Max Margin Learning of Hierarchical Configural Deformable Templates (HCDTs) for Efficient Object Parsing and Pose Estimation

  • Authors:
  • Long (Leo) Zhu;Yuanhao Chen;Chenxi Lin;Alan Yuille

  • Affiliations:
  • Department of Statistics, University of California at Los Angeles, Los Angeles, USA 90095;University of Science and Technology of China, Hefei, P.R. China 230026;Alibaba Group R&D, Hangzhou, P.R. China;Department of Statistics, Psychology and Computer Science, University of California at Los Angeles, Los Angeles, USA 90095

  • Venue:
  • International Journal of Computer Vision
  • Year:
  • 2011

Quantified Score

Hi-index 0.00

Visualization

Abstract

In this paper we formulate a hierarchical configurable deformable template (HCDT) to model articulated visual objects--such as horses and baseball players--for tasks such as parsing, segmentation, and pose estimation. HCDTs represent an object by an AND/OR graph where the OR nodes act as switches which enables the graph topology to vary adaptively.

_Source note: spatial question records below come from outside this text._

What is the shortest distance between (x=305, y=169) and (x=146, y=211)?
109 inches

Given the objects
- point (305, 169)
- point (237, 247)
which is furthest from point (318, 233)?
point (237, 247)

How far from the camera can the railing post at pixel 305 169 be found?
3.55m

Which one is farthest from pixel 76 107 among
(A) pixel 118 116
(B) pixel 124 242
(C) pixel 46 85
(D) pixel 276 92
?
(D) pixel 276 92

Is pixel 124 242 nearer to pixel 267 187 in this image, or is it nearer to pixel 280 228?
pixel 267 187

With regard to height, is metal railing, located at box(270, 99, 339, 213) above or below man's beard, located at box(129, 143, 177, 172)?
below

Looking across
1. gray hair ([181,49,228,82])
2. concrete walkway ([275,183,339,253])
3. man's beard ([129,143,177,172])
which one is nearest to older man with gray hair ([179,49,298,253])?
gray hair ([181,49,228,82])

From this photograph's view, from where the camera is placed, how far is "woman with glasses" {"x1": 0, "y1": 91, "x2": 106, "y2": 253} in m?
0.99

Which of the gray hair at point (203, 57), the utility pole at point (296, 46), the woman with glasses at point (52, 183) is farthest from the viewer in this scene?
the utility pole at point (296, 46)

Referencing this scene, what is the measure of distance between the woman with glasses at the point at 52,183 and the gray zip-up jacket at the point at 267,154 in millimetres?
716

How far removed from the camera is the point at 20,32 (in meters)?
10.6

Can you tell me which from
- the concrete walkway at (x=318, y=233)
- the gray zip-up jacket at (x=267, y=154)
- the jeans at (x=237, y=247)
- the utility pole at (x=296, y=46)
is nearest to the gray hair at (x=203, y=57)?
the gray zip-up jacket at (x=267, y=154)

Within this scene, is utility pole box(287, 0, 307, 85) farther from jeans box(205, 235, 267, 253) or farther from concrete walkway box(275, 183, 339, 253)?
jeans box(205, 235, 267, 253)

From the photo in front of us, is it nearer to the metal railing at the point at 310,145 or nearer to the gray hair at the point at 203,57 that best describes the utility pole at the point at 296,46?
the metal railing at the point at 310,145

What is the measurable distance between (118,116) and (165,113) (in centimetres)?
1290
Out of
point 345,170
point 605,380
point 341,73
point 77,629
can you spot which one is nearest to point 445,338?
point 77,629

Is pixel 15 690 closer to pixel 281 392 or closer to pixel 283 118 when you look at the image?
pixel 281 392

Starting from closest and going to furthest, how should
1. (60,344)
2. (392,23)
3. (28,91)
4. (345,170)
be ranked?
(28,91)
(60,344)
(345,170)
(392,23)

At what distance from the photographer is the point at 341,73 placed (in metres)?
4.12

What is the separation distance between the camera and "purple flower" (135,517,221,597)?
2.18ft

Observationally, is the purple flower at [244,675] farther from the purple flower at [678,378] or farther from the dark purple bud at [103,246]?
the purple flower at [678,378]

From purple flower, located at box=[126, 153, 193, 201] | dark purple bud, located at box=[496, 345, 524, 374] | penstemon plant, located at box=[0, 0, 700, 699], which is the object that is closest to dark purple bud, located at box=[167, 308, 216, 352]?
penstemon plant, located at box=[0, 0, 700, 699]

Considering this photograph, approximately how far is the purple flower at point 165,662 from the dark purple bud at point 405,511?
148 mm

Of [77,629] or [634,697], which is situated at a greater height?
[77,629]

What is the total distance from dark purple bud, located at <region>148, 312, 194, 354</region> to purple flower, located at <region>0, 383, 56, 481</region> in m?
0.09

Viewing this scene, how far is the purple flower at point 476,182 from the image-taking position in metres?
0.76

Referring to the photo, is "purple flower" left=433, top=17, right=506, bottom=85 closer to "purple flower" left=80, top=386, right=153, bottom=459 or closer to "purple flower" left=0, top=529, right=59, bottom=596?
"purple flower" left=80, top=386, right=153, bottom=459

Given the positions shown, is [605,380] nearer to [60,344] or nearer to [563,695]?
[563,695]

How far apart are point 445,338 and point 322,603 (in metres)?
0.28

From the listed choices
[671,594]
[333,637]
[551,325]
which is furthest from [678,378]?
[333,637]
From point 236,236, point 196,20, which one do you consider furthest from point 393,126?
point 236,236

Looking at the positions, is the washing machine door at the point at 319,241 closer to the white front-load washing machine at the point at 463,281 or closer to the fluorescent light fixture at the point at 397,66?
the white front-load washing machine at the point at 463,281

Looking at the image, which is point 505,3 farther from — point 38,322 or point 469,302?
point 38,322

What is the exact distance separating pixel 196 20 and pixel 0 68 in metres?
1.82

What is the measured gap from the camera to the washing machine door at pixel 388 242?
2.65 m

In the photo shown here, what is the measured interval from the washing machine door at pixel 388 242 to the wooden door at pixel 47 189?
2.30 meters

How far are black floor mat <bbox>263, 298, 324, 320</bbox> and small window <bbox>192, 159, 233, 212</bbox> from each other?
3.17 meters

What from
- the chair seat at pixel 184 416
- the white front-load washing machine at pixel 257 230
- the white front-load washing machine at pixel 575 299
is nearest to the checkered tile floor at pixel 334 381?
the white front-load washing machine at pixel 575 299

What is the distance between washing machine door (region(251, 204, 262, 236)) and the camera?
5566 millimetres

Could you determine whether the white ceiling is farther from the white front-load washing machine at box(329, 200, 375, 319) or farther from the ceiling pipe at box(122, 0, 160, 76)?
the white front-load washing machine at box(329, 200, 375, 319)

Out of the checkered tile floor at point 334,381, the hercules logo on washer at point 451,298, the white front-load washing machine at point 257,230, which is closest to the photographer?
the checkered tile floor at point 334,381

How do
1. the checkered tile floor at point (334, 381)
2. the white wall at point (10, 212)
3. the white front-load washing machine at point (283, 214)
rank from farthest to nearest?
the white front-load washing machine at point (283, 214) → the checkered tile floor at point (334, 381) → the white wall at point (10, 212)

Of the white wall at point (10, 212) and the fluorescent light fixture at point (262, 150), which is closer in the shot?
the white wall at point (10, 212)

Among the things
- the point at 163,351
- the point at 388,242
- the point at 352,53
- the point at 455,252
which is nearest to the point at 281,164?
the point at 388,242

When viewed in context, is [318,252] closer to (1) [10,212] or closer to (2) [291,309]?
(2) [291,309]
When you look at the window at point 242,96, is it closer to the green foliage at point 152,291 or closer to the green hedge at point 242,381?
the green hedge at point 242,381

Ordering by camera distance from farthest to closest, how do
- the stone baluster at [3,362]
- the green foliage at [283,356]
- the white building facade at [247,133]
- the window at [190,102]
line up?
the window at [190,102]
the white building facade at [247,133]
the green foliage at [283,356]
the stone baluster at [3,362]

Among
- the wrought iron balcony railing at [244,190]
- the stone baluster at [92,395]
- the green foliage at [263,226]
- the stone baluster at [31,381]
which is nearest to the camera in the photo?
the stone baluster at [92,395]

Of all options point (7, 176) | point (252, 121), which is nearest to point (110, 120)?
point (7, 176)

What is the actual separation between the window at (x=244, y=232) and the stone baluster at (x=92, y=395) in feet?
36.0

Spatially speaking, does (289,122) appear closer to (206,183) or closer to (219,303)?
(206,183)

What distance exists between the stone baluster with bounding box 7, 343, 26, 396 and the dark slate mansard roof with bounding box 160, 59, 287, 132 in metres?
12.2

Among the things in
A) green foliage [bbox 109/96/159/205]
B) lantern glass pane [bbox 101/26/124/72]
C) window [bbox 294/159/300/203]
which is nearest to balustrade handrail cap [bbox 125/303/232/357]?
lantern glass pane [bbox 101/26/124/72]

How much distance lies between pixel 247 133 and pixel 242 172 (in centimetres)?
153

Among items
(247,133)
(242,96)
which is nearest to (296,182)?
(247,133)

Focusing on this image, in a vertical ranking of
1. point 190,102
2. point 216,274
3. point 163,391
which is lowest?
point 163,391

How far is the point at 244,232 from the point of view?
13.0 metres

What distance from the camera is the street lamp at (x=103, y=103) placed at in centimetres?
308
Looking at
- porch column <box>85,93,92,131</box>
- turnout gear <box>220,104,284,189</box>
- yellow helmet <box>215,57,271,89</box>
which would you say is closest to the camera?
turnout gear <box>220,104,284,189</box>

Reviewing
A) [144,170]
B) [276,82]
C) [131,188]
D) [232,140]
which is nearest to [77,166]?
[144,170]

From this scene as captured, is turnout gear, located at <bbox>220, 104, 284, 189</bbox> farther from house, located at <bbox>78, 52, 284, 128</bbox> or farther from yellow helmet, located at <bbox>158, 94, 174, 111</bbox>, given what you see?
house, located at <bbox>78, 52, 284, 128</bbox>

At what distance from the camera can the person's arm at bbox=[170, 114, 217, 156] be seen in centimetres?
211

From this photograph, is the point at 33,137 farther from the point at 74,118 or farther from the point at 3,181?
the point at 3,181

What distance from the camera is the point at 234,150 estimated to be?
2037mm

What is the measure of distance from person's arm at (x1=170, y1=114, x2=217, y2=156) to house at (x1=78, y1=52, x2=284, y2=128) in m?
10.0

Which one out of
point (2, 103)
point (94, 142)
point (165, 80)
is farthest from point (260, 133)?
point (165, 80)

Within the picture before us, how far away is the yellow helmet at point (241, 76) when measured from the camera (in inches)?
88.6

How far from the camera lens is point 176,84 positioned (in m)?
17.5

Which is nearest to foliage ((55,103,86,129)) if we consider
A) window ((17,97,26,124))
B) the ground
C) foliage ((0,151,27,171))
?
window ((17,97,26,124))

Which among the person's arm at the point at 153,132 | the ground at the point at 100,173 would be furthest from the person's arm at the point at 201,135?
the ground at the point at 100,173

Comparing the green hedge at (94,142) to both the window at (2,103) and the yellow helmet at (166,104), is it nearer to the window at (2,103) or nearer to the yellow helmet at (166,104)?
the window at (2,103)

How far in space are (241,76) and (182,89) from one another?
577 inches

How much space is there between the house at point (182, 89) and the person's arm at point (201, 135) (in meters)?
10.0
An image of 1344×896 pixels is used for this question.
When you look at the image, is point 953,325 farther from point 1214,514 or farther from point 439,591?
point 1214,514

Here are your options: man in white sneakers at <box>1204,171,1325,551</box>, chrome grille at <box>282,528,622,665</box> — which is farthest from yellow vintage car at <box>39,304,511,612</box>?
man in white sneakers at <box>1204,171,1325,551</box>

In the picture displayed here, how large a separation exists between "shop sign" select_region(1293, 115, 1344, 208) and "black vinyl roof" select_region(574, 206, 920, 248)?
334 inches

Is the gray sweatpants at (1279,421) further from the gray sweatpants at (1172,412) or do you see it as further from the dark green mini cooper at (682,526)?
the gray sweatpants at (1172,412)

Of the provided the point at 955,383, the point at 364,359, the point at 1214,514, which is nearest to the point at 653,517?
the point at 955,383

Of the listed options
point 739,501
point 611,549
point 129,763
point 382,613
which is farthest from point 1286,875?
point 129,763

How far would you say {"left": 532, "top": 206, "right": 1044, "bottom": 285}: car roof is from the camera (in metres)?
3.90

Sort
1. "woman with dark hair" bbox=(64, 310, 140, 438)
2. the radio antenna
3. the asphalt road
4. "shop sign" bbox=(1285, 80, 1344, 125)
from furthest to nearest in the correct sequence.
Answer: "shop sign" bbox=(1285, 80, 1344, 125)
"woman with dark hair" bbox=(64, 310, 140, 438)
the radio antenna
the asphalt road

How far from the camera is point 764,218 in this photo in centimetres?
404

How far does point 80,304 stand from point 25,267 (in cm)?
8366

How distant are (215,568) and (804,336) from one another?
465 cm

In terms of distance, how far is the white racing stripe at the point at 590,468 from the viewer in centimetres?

This hierarchical representation is compositional and the node variables represent positions and properties of subparts of the object. The graph and the node variables are required to obey the summarization principle which enables an efficient compositional inference algorithm to rapidly estimate the state of the HCDT. We specify the structure of the AND/OR graph of the HCDT by hand and learn the model parameters discriminatively by extending Max-Margin learning to AND/OR graphs. We illustrate the three main aspects of HCDTs--representation, inference, and learning--on the tasks of segmenting, parsing, and pose (configuration) estimation for horses and humans. We demonstrate that the inference algorithm is fast and that max-margin learning is effective. We show that HCDTs gives state of the art results for segmentation and pose estimation when compared to other methods on benchmarked datasets.